Secondo un’analisi del CIO Office di Lombard Odier, a cura di Samy Chaar (Chief Economist, CIO Switzerland) e Filippo Pallotti (Macro Strategist), la Corte Suprema degli Stati Uniti si appresta a dichiarare illegittimi i dazi imposti nel 2025 dall’amministrazione Trump sulla base dell’International Emergency Economic Powers Act (IEEPA). Sebbene ciò potrebbe comportare rimborsi fino a 100 miliardi di dollari per le imprese importatrici, l’impatto macroeconomico sarà limitato: si prevede infatti che gli stessi dazi verranno reintrodotti nel 2026 attraverso altri strumenti legali.

Dazi illegali, ma non scompariranno

I dazi “reciproci” annunciati lo scorso aprile, che hanno portato le tariffe medie sulle importazioni statunitensi oltre il 15% — livelli mai visti da quasi un secolo — sembrano destinati a essere respinti dalla Corte. La normativa IEEPA, infatti, era tradizionalmente riservata alle sanzioni e mai utilizzata per l’imposizione di dazi.

Tuttavia, il team del CIO Office prevede che il governo americano si attiverà rapidamente per reintrodurre gli stessi dazi tramite altri strumenti, come la Sezione 122 del Trade Act del 1974, che consente dazi globali del 15% per 150 giorni, seguita dalla Sezione 301 (contro pratiche commerciali sleali) e dalla Sezione 232 (per motivi di sicurezza nazionale). Queste alternative, pur meno soggette a contestazioni, potrebbero comunque finire sotto la lente della magistratura.

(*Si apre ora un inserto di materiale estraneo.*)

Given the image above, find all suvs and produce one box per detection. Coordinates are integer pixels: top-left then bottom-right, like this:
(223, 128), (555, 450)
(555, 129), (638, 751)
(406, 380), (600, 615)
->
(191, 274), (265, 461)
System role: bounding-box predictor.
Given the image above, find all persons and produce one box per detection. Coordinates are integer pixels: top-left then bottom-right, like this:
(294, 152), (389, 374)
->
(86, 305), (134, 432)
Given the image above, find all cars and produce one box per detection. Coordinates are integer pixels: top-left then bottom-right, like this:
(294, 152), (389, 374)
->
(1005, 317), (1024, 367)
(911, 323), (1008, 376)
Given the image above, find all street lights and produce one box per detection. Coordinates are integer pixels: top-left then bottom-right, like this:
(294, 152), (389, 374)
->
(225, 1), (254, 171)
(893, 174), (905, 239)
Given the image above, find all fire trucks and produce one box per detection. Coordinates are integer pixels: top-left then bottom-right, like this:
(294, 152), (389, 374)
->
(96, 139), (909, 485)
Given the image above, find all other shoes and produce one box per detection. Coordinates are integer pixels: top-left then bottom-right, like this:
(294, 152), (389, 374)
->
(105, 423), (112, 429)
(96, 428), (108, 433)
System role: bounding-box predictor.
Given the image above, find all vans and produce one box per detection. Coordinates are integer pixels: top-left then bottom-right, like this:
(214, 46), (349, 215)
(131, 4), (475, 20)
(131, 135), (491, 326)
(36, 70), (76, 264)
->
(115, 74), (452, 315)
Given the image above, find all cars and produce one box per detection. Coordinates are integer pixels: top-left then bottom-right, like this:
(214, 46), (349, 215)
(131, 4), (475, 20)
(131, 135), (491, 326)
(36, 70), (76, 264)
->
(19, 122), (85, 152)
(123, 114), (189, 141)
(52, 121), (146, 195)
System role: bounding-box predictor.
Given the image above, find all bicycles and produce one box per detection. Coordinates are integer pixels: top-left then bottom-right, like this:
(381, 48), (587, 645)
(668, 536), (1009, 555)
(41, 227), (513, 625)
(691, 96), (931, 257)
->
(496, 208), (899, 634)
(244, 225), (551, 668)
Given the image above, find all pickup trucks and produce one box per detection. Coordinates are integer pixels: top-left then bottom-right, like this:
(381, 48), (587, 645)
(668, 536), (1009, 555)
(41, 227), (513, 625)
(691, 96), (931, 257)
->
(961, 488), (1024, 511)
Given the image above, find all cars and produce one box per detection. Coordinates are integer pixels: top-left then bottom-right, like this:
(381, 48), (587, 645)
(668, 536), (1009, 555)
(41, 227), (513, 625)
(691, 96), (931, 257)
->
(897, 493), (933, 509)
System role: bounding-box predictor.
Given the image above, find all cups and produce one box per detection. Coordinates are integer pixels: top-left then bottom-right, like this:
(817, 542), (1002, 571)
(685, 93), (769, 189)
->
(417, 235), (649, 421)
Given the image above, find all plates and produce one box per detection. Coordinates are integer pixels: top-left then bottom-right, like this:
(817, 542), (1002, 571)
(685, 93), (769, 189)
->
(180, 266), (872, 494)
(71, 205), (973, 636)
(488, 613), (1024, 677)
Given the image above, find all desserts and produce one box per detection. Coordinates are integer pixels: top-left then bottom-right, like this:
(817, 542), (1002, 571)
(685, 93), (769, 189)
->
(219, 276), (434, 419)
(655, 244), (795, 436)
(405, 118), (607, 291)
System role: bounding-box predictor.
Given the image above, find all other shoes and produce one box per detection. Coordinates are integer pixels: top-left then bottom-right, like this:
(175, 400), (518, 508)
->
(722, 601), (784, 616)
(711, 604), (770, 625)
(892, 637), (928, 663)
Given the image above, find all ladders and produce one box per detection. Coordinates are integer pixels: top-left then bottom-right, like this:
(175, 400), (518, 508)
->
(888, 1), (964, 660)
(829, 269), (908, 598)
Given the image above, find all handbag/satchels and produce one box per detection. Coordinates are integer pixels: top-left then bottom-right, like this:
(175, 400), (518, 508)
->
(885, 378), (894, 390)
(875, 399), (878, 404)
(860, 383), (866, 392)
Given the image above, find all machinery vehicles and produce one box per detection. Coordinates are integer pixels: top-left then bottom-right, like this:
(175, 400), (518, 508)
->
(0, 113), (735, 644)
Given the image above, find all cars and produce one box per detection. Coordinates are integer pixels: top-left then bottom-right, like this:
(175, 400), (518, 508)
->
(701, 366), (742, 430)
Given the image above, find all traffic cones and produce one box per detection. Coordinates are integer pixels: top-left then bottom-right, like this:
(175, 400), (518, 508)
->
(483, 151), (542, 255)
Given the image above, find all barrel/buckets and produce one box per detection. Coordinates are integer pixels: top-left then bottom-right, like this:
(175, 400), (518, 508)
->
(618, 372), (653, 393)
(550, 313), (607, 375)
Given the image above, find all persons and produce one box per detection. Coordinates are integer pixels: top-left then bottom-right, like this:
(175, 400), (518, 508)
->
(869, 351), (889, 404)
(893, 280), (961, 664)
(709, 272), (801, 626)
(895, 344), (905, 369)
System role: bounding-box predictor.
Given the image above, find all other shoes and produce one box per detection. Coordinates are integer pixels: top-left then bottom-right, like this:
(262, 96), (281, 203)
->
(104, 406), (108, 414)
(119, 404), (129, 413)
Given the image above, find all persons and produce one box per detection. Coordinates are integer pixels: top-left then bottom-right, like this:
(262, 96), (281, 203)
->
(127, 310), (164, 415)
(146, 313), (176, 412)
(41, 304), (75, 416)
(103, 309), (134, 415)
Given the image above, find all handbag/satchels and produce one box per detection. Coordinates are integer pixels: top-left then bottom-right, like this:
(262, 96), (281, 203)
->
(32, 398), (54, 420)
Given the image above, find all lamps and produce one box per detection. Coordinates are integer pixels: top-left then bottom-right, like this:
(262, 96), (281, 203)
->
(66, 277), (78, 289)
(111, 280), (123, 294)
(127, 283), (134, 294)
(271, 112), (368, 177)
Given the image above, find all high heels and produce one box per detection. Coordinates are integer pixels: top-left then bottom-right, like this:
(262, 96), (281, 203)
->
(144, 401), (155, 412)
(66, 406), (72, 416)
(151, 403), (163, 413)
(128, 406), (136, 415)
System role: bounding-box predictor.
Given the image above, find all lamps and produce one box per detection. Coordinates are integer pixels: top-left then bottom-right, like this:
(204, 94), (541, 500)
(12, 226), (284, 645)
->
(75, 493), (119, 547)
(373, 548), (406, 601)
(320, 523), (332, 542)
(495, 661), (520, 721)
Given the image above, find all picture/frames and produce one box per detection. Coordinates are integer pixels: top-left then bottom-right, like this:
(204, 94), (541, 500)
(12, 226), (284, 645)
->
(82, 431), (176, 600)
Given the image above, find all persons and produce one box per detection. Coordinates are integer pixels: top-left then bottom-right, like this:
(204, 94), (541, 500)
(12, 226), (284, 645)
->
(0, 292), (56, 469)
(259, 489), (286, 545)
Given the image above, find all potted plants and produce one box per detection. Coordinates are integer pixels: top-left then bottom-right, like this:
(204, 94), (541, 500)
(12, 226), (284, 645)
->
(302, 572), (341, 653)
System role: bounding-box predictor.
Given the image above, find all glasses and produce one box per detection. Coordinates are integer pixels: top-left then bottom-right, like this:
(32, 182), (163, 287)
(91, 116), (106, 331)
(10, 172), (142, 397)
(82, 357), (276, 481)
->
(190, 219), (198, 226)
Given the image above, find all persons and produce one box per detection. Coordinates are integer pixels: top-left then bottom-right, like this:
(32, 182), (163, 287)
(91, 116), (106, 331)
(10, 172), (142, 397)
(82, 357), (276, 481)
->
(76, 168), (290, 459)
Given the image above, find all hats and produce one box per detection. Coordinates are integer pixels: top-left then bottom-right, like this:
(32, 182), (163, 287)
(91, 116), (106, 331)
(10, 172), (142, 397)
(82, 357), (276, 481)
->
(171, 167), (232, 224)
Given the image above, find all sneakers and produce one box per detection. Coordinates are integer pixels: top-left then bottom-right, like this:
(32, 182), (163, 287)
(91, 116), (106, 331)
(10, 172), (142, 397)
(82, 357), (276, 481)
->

Rimborsi parziali e incertezza normativa

L’annullamento dei dazi IEEPA comporterebbe il diritto a richiedere rimborsi per i dazi pagati nel 2025, ma solo per gli importatori statunitensi che si attiveranno in tal senso. I rimborsi non saranno automatici. I fornitori stranieri che hanno ridotto i prezzi per restare competitivi nel mercato USA non avranno invece possibilità di compensazione.

Nonostante la temporanea perdita di entrate, il report prevede che tutti i dazi saranno ripristinati su basi giuridiche più solide entro metà 2026, quindi le prospettive fiscali di medio termine per il Tesoro USA non cambieranno radicalmente.

Crescita debole e inflazione elevata già incorporate nello scenario base

Gli analisti del CIO Office mantengono inalterate le loro previsioni macroeconomiche per il 2026, poiché le incertezze legate alla politica commerciale erano già considerate tra i principali freni:

  • Crescita USA attesa all’1,7%, sotto il potenziale
  • Inflazione prevista al 2,8%, sopra l’obiettivo della Fed

L’aumento dei prezzi derivante dai dazi dovrebbe farsi sentire nella prima metà del 2026, per poi attenuarsi nella seconda parte dell’anno.

Impatti limitati sui mercati, possibile rialzo temporaneo dei rendimenti USA

Il verdetto della Corte potrebbe generare una modesta pressione al rialzo sui rendimenti dei Treasury USA, in quanto i rimborsi dei dazi non saranno coperti da nuove entrate retroattive. Tuttavia, l’equity dovrebbe restare stabile, grazie alla rapida reintroduzione delle tariffe. Alcuni mercati emergenti potrebbero trarre beneficio dall’eventuale sospensione dei dazi nel breve periodo, mentre il Regno Unito potrebbe risultare svantaggiato per effetto dell’aumento delle tariffe standard.

Inoltre, si conferma l’atteso indebolimento del dollaro e la riduzione dei tassi d’interesse da parte della Federal Reserve fino al 3% entro fine 2026.